(SUPPLIED DATA)
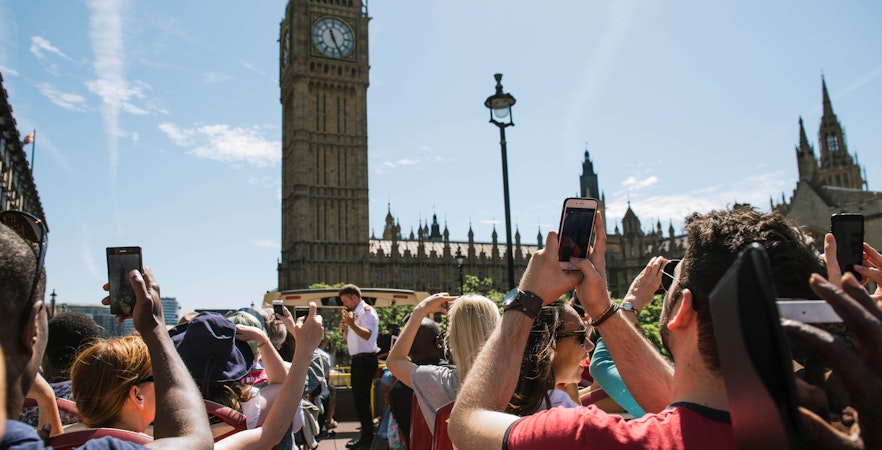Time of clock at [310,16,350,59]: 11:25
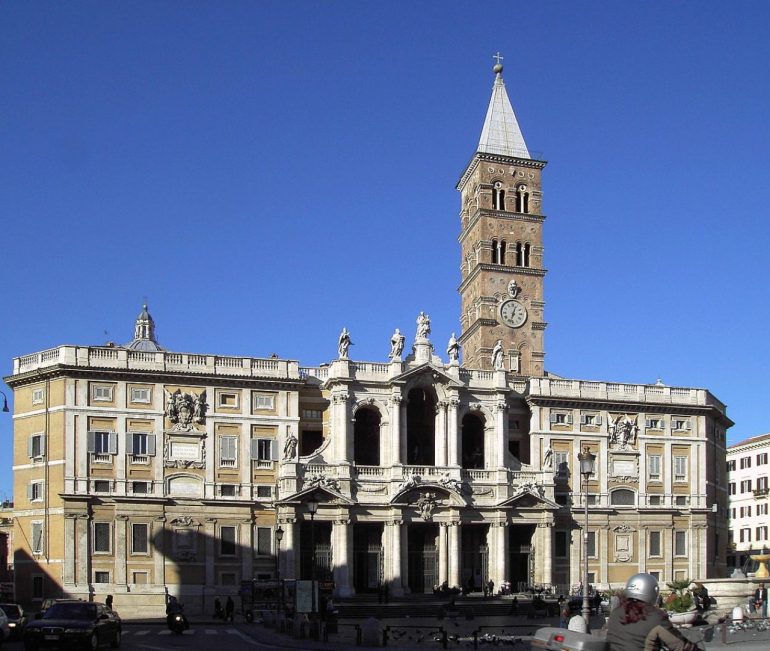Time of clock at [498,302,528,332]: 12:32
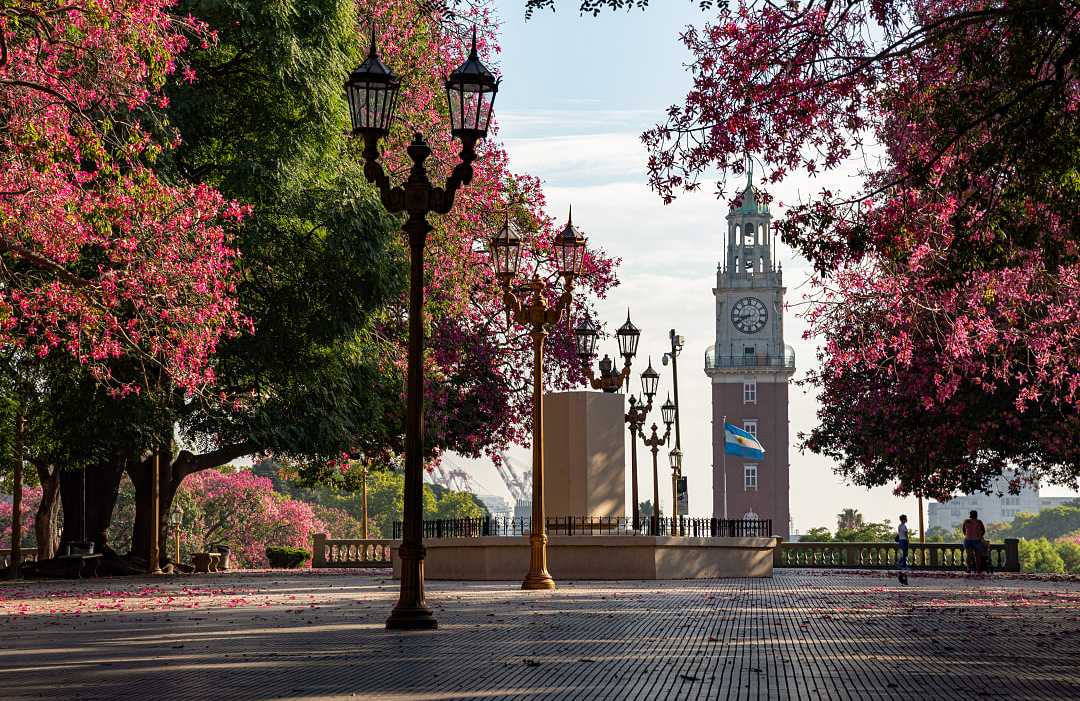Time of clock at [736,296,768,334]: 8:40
---
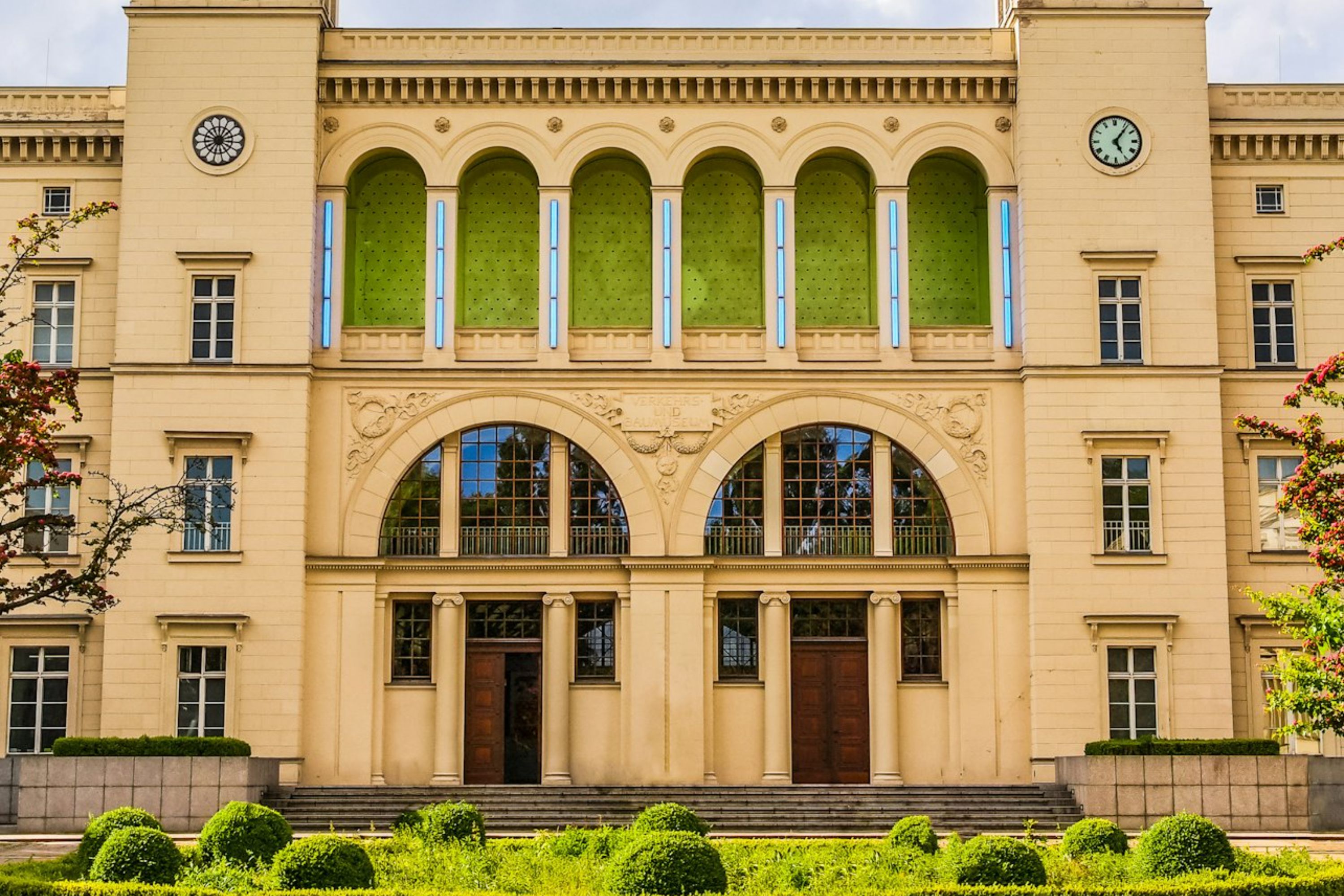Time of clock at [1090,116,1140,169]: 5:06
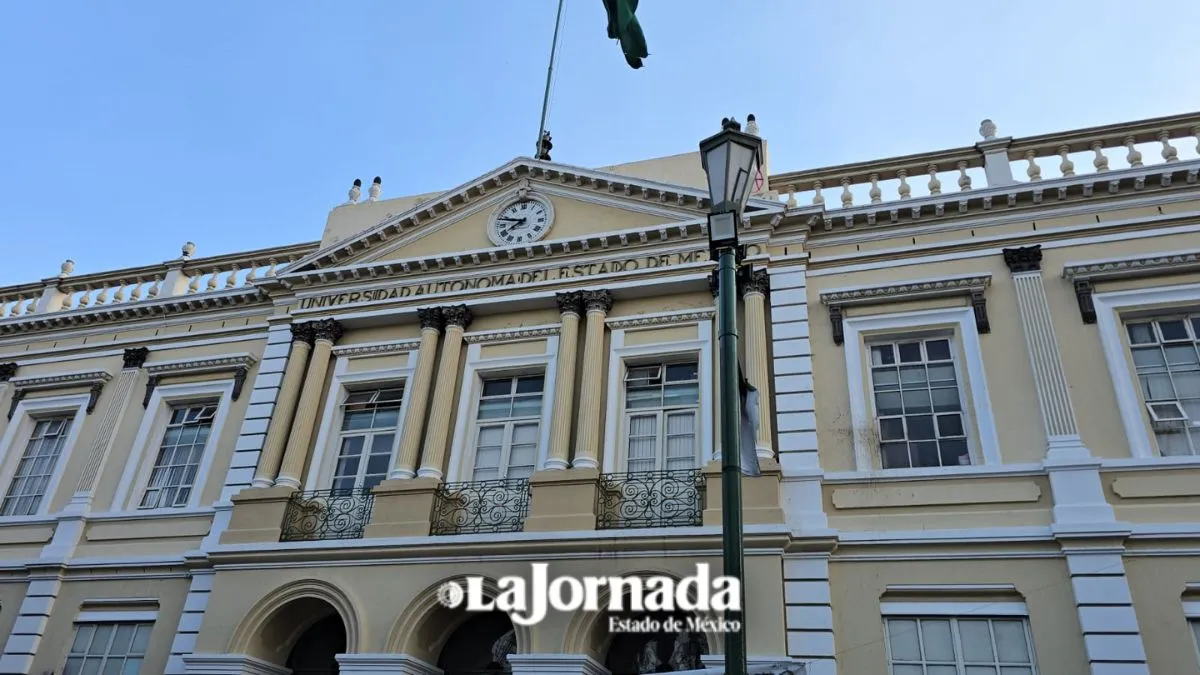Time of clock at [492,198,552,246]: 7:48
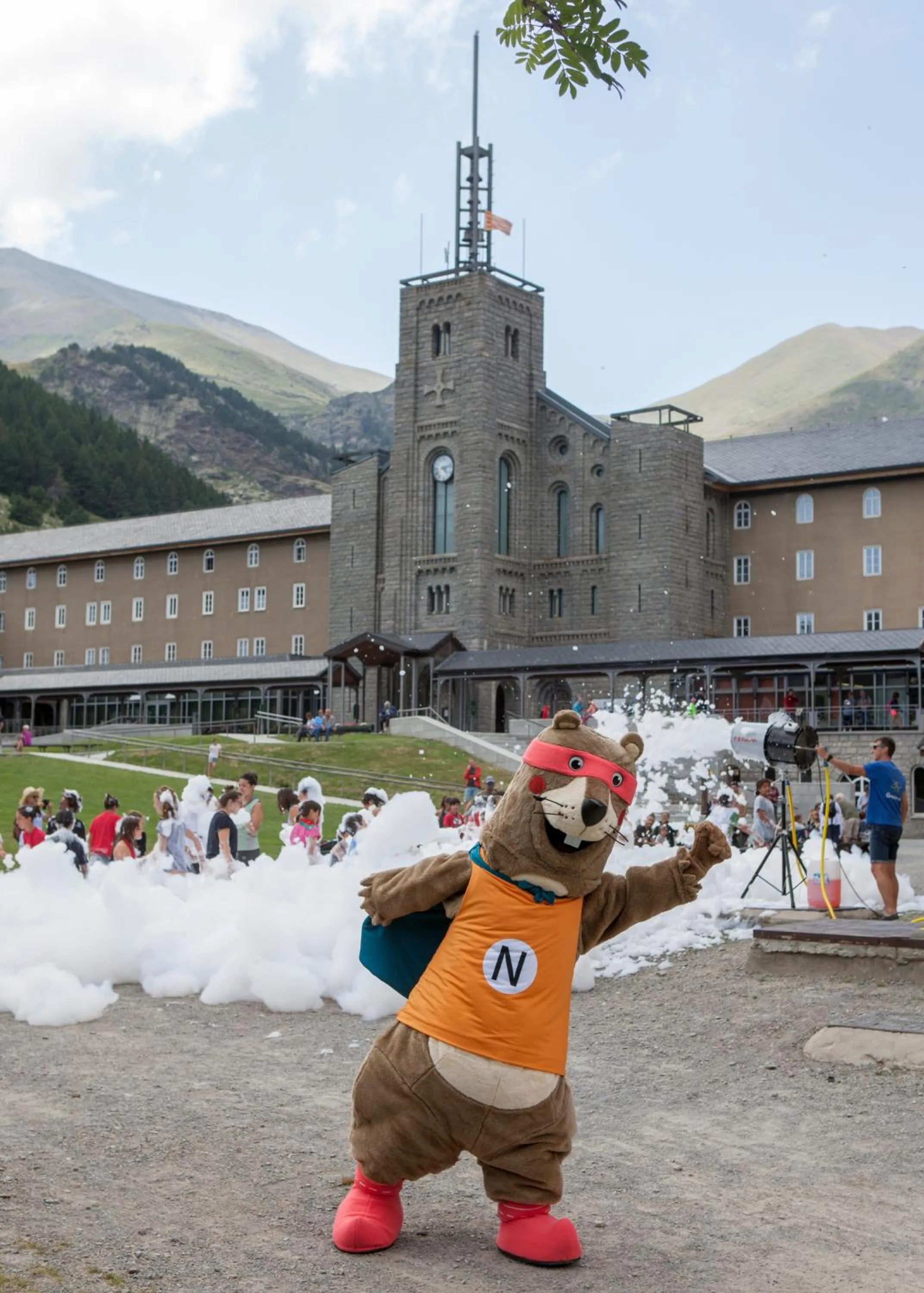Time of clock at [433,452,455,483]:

(EXERCISE TASK) Rewrite the lines from the one containing "Time of clock at [310,16,350,59]: 11:25" through the one containing "Time of clock at [736,296,768,334]: 8:40", inclusive, with "clock" replaced by "watch" and nothing else changed. Leave the pictures out of your answer.

(SOLUTION TO THE EXERCISE)
Time of watch at [310,16,350,59]: 11:25
Time of watch at [498,302,528,332]: 12:32
Time of watch at [736,296,768,334]: 8:40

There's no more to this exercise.